Search the data below for the line containing "A: Gazellethomsons (thomson's", then please set down that line and all remaining ones exactly as written.

* * *

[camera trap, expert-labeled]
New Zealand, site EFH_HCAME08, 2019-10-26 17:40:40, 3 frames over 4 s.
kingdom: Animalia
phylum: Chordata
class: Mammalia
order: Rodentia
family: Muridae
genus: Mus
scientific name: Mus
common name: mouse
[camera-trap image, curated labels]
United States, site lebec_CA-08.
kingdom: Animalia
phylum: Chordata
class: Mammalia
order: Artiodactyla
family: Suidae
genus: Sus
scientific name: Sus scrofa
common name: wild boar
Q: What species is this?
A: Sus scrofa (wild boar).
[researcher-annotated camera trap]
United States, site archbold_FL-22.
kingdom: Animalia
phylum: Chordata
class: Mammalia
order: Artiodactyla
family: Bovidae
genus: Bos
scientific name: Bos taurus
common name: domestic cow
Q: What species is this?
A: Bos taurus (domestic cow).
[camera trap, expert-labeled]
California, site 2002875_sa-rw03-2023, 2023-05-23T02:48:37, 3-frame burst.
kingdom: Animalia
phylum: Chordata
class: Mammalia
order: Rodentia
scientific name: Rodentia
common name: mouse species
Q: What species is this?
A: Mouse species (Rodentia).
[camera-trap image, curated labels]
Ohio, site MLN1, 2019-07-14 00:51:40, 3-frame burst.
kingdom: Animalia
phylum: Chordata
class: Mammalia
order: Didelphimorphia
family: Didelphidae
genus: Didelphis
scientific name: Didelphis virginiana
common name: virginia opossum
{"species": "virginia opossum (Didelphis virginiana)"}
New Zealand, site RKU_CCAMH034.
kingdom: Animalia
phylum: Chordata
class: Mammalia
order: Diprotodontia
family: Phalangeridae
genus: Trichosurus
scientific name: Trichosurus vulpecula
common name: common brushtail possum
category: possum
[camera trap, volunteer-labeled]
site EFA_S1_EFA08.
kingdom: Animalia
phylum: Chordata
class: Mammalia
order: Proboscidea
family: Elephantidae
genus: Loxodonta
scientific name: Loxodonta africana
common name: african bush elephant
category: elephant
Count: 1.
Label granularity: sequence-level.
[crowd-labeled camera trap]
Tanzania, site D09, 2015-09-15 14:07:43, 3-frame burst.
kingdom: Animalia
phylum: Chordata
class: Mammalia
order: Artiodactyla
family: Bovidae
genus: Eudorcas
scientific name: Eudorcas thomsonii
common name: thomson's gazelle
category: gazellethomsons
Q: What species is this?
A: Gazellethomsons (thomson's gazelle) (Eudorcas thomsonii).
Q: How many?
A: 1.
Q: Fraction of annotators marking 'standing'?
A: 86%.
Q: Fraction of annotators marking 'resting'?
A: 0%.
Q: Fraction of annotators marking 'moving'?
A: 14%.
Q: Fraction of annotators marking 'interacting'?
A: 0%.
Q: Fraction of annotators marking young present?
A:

* * *

● **Solution to the problem**
A: Gazellethomsons (thomson's gazelle) (Eudorcas thomsonii).
Q: How many?
A: 1.
Q: Fraction of annotators marking 'standing'?
A: 86%.
Q: Fraction of annotators marking 'resting'?
A: 0%.
Q: Fraction of annotators marking 'moving'?
A: 14%.
Q: Fraction of annotators marking 'interacting'?
A: 0%.
Q: Fraction of annotators marking young present?
A:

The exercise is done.